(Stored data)
◆ ◆ ◆ ◆ ◆ ◆ ◆

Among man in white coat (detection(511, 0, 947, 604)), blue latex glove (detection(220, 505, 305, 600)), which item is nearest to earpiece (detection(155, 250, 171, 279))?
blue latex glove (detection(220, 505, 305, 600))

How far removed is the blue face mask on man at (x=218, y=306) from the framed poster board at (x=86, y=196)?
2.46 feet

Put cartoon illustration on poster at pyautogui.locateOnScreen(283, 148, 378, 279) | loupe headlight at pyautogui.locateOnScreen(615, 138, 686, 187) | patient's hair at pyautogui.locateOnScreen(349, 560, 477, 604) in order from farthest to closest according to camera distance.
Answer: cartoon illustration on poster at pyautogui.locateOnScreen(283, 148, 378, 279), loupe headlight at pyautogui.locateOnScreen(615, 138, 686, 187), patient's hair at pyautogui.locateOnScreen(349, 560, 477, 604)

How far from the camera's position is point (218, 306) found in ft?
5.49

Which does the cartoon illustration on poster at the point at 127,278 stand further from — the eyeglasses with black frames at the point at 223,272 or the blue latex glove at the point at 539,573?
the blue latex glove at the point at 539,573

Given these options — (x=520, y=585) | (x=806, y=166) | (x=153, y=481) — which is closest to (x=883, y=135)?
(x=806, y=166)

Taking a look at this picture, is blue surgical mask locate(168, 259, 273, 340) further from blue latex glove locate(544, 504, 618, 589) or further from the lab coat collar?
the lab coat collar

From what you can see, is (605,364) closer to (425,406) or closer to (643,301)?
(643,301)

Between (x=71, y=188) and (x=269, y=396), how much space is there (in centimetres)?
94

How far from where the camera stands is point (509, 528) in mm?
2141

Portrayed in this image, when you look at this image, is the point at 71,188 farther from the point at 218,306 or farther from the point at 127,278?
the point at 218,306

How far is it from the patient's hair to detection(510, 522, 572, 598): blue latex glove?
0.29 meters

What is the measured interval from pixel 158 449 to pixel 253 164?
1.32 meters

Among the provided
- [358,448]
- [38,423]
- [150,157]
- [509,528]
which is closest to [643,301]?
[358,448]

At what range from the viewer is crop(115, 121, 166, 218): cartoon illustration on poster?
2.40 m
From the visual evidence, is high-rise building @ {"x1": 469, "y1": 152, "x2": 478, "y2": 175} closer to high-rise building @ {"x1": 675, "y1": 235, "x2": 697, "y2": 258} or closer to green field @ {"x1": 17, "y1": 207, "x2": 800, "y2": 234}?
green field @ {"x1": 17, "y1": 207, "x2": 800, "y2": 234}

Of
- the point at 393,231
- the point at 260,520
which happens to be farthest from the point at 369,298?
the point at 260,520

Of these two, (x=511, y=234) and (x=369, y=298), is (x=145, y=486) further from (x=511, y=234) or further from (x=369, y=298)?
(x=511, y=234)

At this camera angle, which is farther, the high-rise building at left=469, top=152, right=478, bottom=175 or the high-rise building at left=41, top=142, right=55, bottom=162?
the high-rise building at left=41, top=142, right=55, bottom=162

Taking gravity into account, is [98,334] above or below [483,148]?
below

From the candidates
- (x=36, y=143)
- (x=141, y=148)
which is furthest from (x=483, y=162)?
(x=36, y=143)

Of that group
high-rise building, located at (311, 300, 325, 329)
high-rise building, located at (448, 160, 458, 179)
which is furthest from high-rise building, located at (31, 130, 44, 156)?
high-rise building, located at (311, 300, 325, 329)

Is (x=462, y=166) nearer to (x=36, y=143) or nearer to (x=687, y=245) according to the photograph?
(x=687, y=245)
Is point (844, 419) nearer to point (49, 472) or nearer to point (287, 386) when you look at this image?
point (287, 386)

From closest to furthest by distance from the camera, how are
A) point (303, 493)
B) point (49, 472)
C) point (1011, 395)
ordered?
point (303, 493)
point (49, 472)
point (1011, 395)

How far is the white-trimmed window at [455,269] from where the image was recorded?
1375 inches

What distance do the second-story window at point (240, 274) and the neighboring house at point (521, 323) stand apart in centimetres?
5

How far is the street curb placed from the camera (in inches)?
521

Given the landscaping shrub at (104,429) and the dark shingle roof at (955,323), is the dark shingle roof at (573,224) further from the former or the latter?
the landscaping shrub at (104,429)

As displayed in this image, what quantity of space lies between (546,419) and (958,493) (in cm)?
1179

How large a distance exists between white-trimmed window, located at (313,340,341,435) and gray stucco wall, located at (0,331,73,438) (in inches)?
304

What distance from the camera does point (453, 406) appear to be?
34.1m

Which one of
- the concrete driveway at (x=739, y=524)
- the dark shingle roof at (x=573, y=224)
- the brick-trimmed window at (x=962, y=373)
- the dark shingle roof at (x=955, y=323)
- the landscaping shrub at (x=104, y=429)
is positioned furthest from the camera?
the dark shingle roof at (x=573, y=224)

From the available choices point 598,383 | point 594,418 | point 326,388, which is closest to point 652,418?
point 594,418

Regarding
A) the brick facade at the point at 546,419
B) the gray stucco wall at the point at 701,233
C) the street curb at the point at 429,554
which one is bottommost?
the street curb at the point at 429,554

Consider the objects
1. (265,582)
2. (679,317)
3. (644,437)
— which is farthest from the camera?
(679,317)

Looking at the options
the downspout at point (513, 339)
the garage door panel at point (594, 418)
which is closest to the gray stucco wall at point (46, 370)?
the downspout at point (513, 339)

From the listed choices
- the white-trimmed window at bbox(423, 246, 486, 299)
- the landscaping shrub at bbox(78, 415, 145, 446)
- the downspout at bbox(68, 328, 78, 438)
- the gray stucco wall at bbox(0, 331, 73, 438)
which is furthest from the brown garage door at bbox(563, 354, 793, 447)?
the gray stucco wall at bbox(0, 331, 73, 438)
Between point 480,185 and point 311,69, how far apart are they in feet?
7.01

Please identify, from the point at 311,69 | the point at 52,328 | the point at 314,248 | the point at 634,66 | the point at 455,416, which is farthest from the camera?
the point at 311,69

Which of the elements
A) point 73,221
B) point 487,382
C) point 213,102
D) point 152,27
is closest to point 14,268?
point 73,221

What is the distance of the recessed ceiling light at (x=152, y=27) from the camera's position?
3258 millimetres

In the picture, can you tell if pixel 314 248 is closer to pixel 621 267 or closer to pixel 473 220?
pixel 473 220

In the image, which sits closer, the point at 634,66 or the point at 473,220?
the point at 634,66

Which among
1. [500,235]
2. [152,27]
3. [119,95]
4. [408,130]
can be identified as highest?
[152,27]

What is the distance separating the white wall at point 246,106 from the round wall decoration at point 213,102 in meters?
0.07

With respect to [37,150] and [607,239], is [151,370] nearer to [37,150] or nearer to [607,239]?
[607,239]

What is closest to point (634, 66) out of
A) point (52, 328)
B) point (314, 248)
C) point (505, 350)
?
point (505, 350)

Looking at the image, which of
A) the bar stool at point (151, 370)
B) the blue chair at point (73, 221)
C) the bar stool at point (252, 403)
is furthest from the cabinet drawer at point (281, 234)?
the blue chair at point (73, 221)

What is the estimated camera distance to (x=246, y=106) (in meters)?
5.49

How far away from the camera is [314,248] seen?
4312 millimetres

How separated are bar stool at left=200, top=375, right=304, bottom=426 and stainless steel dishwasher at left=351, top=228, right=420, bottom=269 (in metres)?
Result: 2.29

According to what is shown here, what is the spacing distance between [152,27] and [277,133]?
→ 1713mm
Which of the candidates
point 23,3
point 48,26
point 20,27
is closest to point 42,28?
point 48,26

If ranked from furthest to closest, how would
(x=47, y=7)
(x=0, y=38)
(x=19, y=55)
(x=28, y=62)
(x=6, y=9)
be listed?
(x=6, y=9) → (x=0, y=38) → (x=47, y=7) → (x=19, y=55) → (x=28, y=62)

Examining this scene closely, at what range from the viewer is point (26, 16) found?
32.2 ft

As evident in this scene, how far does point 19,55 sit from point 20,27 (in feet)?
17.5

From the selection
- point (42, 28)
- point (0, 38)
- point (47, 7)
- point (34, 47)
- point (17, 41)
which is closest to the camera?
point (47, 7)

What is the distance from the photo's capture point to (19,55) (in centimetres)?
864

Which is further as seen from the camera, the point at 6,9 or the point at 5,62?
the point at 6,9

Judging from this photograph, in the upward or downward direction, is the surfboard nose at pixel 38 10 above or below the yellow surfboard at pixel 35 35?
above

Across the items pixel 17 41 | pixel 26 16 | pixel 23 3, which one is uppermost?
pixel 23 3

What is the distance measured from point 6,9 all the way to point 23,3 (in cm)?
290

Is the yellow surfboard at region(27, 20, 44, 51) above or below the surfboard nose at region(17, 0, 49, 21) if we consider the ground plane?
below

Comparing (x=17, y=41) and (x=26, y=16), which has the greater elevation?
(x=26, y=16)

◆ ◆ ◆ ◆ ◆ ◆ ◆

§ **Exercise prompt**: Rewrite the part that opens with the line containing "Among the provided" and closes with the line containing "1375 inches", changing "white-trimmed window" to "window with white trim" and leaving everything else unchanged. Give back only those lines.

§ **The result**:
Among the provided
- [358,448]
- [38,423]
- [150,157]
- [509,528]
which is closest to [643,301]?
[358,448]

At what range from the viewer is crop(115, 121, 166, 218): cartoon illustration on poster?
2.40 m
From the visual evidence, is high-rise building @ {"x1": 469, "y1": 152, "x2": 478, "y2": 175} closer to high-rise building @ {"x1": 675, "y1": 235, "x2": 697, "y2": 258} or closer to green field @ {"x1": 17, "y1": 207, "x2": 800, "y2": 234}?
green field @ {"x1": 17, "y1": 207, "x2": 800, "y2": 234}

Of
- the point at 393,231
- the point at 260,520
which happens to be farthest from the point at 369,298?
the point at 260,520

Of these two, (x=511, y=234) and (x=369, y=298), is (x=145, y=486) further from (x=511, y=234) or further from (x=369, y=298)?
(x=511, y=234)

At this camera angle, which is farther, the high-rise building at left=469, top=152, right=478, bottom=175 or the high-rise building at left=41, top=142, right=55, bottom=162?
the high-rise building at left=41, top=142, right=55, bottom=162

Taking gravity into account, is [98,334] above or below [483,148]?
below

From the candidates
- (x=36, y=143)
- (x=141, y=148)
which is furthest from (x=483, y=162)?
(x=36, y=143)

Of that group
high-rise building, located at (311, 300, 325, 329)
high-rise building, located at (448, 160, 458, 179)
which is furthest from high-rise building, located at (31, 130, 44, 156)?
high-rise building, located at (311, 300, 325, 329)

Is (x=462, y=166) nearer to (x=36, y=143) or nearer to (x=687, y=245) according to the photograph?
(x=687, y=245)
Is point (844, 419) nearer to point (49, 472) or nearer to point (287, 386) when you look at this image?
point (287, 386)

From closest to furthest by distance from the camera, how are
A) point (303, 493)
B) point (49, 472)
C) point (1011, 395)
ordered?
point (303, 493)
point (49, 472)
point (1011, 395)

How far is the window with white trim at [455,269] from where the image was recorded?
1375 inches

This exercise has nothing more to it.